**Task directions**
Could you return the whole listing exactly?

**Data excerpt**
★ ★ ★ ★ ★ ★ ★

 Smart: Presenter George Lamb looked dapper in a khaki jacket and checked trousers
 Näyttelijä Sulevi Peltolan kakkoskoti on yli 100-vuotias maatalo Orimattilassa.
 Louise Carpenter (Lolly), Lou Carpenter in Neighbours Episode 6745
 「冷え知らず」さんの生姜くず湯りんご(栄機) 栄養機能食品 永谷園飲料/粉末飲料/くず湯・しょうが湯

★ ★ ★ ★ ★ ★ ★

**Response box**
 Smart: Presenter George Lamb looked dapper in a khaki jacket and checked trousers
 Näyttelijä Sulevi Peltolan kakkoskoti on yli 100-vuotias maatalo Orimattilassa.
 Louise Carpenter (Lolly), Lou Carpenter in Neighbours Episode 6745
 「冷え知らず」さんの生姜くず湯りんご(栄機) 栄養機能食品 永谷園飲料/粉末飲料/くず湯・しょうが湯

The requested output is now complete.